== Consigne 1 ==
Selon l'extrait sur la Honda RC 30, de quelle machine d'usine cette moto est-elle directement issue ?

== Extrait ==
Fiche moto HondaRC 30 - VFR 750 R 1988 La légende des circuits
Nous sommes en 1987. Cyril Neveu vient de remporter pour la cinquième fois le Paris-Dakar ; L’Airbus A320 vient de décoller ; Ferrari dévoile la F 40 ; Une petite chaine de télé voit le jour : M6 ; On commence à construire le tunnel sous la Manche ; Mais l’important n’est pas là… Le monde va bientôt être à nouveau bouleversé. Alors que les récentes Suzuki 750 et 1100 GSX-R viennent d’accélérer sensiblement la vitesse de rotation de la Terre, une nouvelle machine va éclore des paddocks. Une fille de la piste, dont les initiales deviendront bientôt l’abréviation d’un fantasme. 4 signes, qui seront symboliques et absolus : RC 30.
Ca claque comme le nom de code d’un chasseur de l’US Air force (NDLR : la Honda CBR 1100 XX adoptera 10 ans plus tard l’appellation Super Blackbird, en référence à l’avion américain SR-71). Une sportive pas comme les autres, une 750 qui joue dans une autre cour que les GSX-R, FZ et ZXR. Non, pas une sportive – une machine de course, conçue pour la piste et homologué pour la route. Une création sans concession du HRC, belle, sublime, doté d’un patrimoine génétique éloquent. Elle est directement issue de la RVF usine d’endurance, elle-même puisant son inspiration dans la 500 de vitesse. Exceptionnelle ? Aucune ambigüité là-dessus. Impossible d’en douter quand on sait que cette moto est assemblée à la main directement au HRC. Son but n’est d’ailleurs pas caché : le Superbike. Un championnat prometteur que la FIM va lancer l’année prochaine (Aujourd’hui, plus de 20 ans après, le SBK est devenu l’un des plus retentissants championnats du monde moto).
Il y a d’abord cette silhouette. Ramassée, basse, tendue, sans compromis, comme une 500 de GP. Une 7 et demi taillée dans la performance, où chaque détail prouve l’implication de la RC 30 dans la compétition. Enlevons ce carénage et découvrons ce qui se cache sous cet assemblage en FRB (Fiber Reinforced Plastic), un matériau plus léger mais aussi plus résistant que le plastique. Il n’aura fallu que quelques instants, car l’habillage (fabriqué à la main) est maintenu par de grosses agrafes fixées derrière les éléments. Une fois nue, l’admiration et le trouble nous envahissent. La course est là, à fleur de peau.

== Données ==
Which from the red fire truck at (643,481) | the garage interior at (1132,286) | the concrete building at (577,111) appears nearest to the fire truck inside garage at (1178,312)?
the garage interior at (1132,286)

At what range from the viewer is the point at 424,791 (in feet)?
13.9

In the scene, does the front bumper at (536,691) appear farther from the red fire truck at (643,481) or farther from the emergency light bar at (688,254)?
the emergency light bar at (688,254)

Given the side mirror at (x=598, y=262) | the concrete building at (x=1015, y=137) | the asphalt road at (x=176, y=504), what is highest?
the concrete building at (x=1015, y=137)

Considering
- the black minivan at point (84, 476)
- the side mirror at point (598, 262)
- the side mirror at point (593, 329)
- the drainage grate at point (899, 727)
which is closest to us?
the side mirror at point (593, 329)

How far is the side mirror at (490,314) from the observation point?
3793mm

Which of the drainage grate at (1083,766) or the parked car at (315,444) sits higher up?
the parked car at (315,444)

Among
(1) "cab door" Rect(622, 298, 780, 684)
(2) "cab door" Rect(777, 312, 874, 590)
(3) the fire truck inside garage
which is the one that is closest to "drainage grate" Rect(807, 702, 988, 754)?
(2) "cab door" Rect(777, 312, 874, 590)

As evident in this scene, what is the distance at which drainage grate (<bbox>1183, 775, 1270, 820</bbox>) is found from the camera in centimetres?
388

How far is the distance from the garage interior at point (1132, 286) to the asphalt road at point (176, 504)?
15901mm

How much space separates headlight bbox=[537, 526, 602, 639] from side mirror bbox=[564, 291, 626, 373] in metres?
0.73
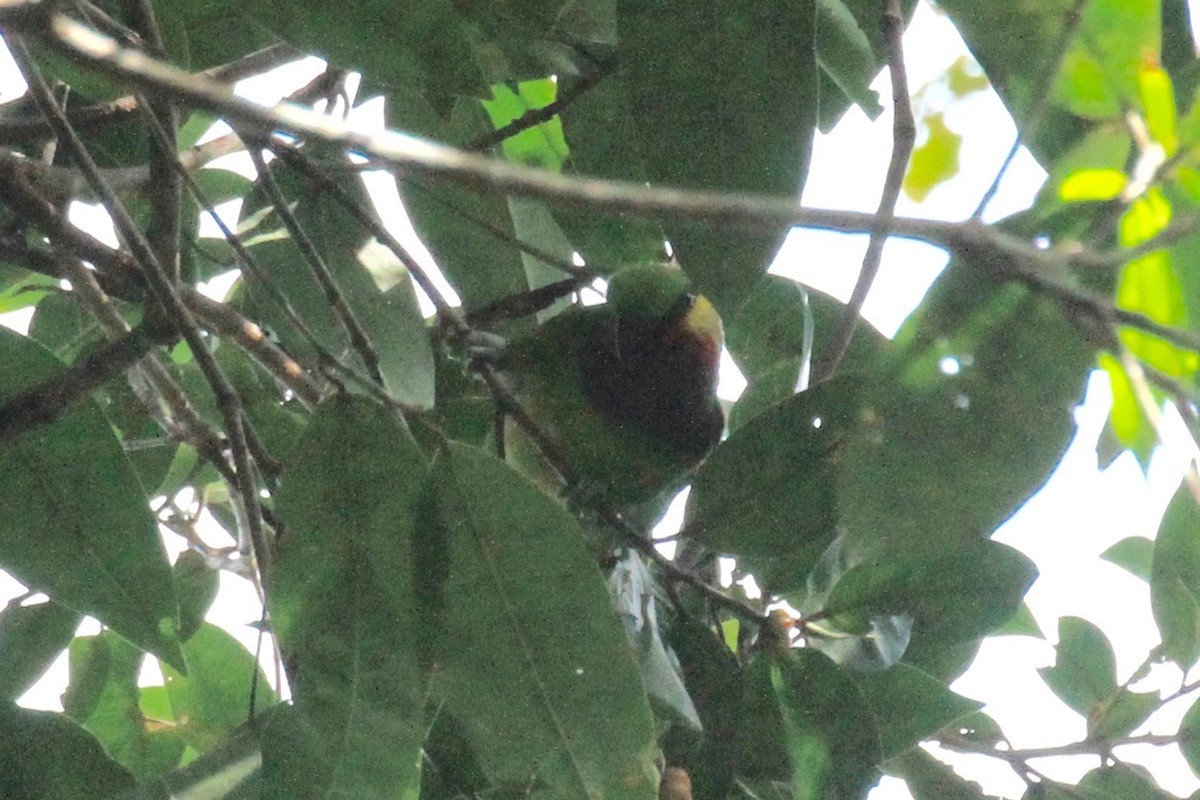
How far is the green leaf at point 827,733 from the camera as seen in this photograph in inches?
30.5

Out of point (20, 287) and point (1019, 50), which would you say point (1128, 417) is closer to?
point (1019, 50)

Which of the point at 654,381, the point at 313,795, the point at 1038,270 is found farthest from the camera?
the point at 654,381

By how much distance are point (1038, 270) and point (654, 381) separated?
0.75m

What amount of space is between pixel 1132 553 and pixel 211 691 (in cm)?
103

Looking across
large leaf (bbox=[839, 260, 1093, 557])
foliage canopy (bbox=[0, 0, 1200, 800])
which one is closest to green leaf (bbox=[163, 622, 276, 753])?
foliage canopy (bbox=[0, 0, 1200, 800])

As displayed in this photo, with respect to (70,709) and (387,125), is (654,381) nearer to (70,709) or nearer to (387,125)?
(387,125)

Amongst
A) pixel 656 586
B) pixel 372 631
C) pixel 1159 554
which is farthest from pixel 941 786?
pixel 372 631

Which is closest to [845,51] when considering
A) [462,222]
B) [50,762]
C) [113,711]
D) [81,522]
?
[462,222]

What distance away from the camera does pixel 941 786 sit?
3.75 feet

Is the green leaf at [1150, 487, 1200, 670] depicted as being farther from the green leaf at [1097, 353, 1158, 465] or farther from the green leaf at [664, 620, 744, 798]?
the green leaf at [1097, 353, 1158, 465]

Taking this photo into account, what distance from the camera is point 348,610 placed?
0.66m

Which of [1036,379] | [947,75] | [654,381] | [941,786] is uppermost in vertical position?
[947,75]

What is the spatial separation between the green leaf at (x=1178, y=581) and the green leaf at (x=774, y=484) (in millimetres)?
443

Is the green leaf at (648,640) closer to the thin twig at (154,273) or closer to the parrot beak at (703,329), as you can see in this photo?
the thin twig at (154,273)
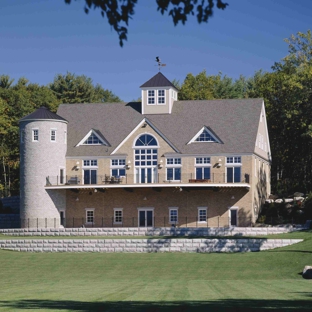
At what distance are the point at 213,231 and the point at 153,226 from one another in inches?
265

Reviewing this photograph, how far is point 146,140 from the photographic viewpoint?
5569 cm

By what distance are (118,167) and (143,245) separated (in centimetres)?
1312

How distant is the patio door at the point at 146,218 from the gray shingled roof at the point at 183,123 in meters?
5.13

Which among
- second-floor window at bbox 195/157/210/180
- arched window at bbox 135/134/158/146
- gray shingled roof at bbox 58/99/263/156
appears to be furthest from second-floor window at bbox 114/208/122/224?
second-floor window at bbox 195/157/210/180

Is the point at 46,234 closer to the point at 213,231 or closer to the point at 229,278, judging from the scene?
the point at 213,231

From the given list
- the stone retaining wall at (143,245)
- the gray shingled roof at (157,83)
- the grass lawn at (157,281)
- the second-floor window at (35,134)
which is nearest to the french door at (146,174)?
the gray shingled roof at (157,83)

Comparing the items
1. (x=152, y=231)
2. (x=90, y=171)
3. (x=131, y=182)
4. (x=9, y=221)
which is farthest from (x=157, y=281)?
(x=9, y=221)

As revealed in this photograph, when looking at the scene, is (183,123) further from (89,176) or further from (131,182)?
(89,176)

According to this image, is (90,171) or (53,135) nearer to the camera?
(53,135)

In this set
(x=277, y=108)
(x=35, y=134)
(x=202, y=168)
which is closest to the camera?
(x=202, y=168)

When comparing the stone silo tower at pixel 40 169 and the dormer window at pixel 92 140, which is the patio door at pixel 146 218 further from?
the dormer window at pixel 92 140

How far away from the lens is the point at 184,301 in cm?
1909

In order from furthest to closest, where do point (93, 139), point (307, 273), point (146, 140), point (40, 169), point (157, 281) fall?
point (93, 139) < point (146, 140) < point (40, 169) < point (307, 273) < point (157, 281)

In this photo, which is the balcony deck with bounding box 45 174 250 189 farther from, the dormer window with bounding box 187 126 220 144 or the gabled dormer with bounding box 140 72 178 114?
the gabled dormer with bounding box 140 72 178 114
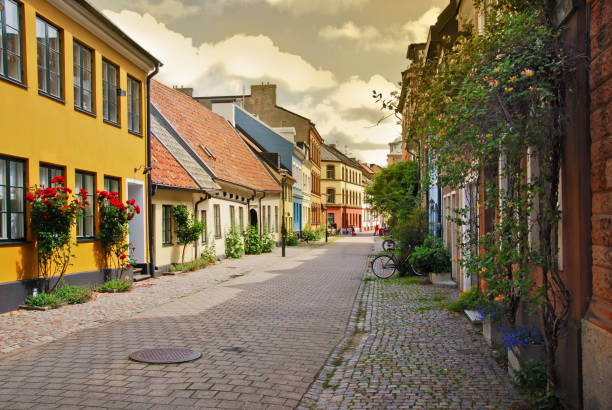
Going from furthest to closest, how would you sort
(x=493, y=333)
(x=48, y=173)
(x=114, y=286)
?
(x=114, y=286) → (x=48, y=173) → (x=493, y=333)

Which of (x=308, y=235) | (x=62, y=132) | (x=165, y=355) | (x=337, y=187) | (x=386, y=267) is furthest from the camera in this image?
(x=337, y=187)

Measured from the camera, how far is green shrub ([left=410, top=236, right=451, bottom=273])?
47.7 feet

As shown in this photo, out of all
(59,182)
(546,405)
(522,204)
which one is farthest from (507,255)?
(59,182)

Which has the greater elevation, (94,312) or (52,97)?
(52,97)

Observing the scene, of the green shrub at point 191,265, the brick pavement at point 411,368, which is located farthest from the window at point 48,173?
the brick pavement at point 411,368

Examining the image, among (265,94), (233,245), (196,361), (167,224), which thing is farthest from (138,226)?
(265,94)

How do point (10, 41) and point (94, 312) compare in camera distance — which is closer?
point (10, 41)

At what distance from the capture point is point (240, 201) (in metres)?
27.0

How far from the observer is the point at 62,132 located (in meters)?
11.7

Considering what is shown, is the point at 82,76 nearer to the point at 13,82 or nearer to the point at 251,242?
the point at 13,82

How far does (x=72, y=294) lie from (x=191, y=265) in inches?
292

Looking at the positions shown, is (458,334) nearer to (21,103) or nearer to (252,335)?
(252,335)

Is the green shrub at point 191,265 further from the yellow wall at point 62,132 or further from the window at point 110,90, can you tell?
the window at point 110,90

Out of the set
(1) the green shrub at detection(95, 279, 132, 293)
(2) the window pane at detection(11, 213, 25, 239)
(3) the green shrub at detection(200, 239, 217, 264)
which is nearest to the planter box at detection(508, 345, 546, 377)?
(2) the window pane at detection(11, 213, 25, 239)
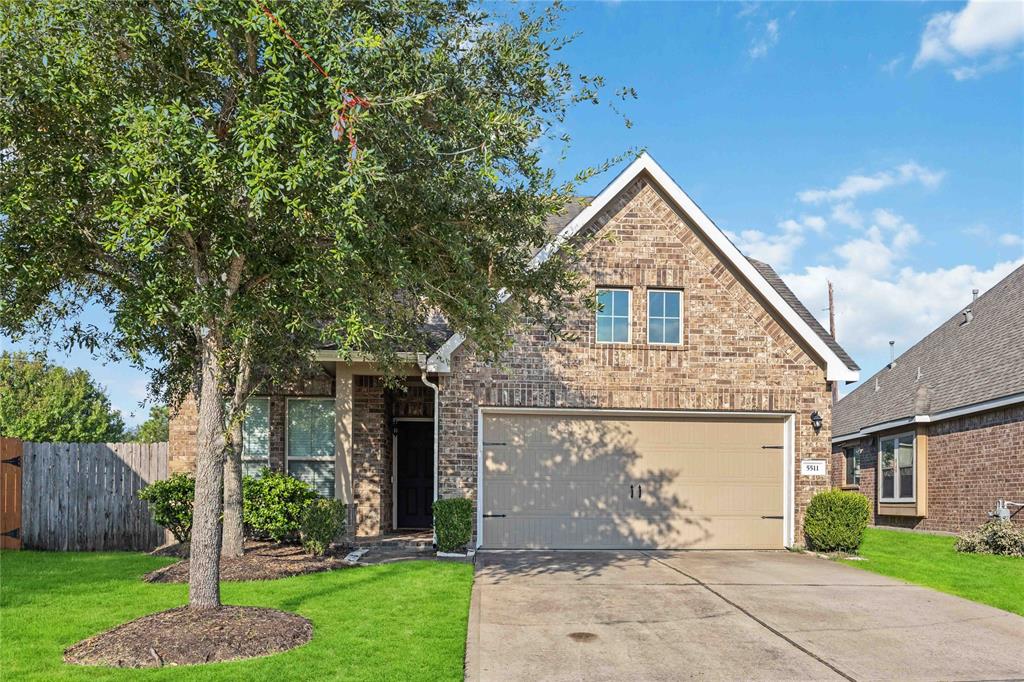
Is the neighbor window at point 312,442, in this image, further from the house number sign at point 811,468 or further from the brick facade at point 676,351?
the house number sign at point 811,468

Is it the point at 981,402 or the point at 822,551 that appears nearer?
the point at 822,551

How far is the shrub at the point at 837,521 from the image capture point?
14609 millimetres

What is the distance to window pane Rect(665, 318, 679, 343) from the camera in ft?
50.2

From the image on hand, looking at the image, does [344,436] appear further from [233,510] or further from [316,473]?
[233,510]

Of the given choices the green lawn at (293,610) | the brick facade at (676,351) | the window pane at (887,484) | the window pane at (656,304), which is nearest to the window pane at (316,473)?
the green lawn at (293,610)

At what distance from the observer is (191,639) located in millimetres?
7660

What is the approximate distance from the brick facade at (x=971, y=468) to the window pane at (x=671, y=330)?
8.09m

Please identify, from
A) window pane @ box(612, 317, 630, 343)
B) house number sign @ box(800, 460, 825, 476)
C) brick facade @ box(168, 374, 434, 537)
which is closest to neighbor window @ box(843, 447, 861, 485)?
house number sign @ box(800, 460, 825, 476)

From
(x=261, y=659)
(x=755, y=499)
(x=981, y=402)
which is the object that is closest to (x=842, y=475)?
(x=981, y=402)

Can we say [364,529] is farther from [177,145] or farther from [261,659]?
[177,145]

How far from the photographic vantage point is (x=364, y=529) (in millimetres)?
16109

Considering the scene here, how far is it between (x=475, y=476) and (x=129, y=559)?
5.47m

== Consigne 2 ==
Repérez chaque ligne des entrées contenant le mot "inches" et recopiez-la. La casse compte.

== Réponse 1 ==
De la RVF usine d'endurance.

== Réponse 2 ==
How far is the green leaf at point 827,733 from the camera as seen in this photograph in inches?
At what distance are the point at 213,231 and the point at 153,226 from one another in inches?
How far does (x=72, y=294) lie from (x=191, y=265) in inches?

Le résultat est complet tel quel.